Sınırın aşılmasından söz edilebilmesi için her şeyden önce ceza sorumluluğunu kaldıran sebeplerin bütün şartlarının gerçekleşmiş olması gerekir. Zira ceza sorumluluğunu kaldıran sebebin olmadığı yerde, sınırın aşılması da söz konusu olamaz. Örneğin, kolluğun Cumhuriyet savcısına haber dahi vermeden ve CMK’nın 91 inci maddesindeki koşullar da oluşmadan yapacağı gözaltında sınırın aşıldığından bahsedilemez. Çünkü bu durumda kanun hükmünün, Kanun’da öngörülen bütün şartları ile birlikte gerçekleştiğinden söz edebilmek mümkün olmaz.
Sınır, oranda aşılmış olabileceği gibi zamanda da aşılmış olabilir.
Sınır; kasten, taksirle veya mücbir sebeple aşılmış olabilir. Fail, sınırı bilinçli olarak aşmışsa yani sınırı aştığını biliyorsa ve bunu istemişse aşma kasıtlıdır. Fail, sınırı aşmadığını düşünerek, gerekli dikkat ve özeni göstermediği için aşmışsa, aşma taksirlidir. Fail, bütün özeni göstermiş lâkin öngörmesi ve öngörmüşse bile önlemesi mümkün olmayan bir nedenle sınırı aşmışsa, aşma mücbir sebepten ileri gelmiş demektir.
- Sınır mücbir sebeple(zorlayıcı nedenle) aşılmış ise tüm durumlar için ceza sorumluluğu tamamen kalkacaktır. Böyle bir durumda fail hakkında “kusurunun bulunmaması nedeniyle ceza verilmesine yer olmadığı” kararı verilir. Bu gibi hâllerde, artık TCK m. 27 değil, duruma göre, 24, 25 veya 26. maddeler uygulanır.

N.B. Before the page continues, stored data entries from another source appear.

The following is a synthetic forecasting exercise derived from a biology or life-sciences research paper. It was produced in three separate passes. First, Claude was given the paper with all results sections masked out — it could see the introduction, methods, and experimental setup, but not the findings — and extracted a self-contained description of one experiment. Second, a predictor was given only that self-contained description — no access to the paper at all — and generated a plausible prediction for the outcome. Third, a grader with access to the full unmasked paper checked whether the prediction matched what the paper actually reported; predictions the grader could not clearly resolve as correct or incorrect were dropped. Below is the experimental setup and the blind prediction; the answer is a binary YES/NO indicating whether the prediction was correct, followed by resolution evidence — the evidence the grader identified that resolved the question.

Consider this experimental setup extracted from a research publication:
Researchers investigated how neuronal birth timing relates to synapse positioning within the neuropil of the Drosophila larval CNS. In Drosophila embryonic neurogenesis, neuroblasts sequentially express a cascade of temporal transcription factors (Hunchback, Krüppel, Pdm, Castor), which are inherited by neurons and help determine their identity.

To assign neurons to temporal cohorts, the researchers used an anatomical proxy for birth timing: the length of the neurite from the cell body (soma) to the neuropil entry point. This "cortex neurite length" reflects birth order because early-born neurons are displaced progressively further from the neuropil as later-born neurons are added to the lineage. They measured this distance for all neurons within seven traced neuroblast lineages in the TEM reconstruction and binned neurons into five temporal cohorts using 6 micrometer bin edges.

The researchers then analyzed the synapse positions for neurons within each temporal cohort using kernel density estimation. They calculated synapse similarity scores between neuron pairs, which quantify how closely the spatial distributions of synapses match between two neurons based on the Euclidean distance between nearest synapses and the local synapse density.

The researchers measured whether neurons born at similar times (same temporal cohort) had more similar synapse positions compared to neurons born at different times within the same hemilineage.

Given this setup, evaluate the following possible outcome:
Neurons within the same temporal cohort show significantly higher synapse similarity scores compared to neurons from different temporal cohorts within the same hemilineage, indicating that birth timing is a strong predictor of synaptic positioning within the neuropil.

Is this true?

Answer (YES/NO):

- Sınırın kasten aşılmış olması halinde meşru savunma dahil olmak üzere ceza sorumluluğu hiç etkilenmeyecektir. Yani örneğin failin, “fırsat bu fırsat, nasıl olsa meşru müdafaa hâlin- deyim.” gibi bir düşüncesi hukuk düzenince korunmayacaktır.
Sınırın taksirle aşılması halinde meşru savunma dışındakiler için cezada indirime gidilecek (Tabi fiilin taksirli halinin de cezalandırılabilir olması gerektiği unutulmamalıdır, m. 27/1), meşru savunma durumunda ise sınırın aşılmasındaki taksir hali m.27/2’de belirtilen şekillerden biri ile olmuşsa faile hiç ceza verilmeyecektir.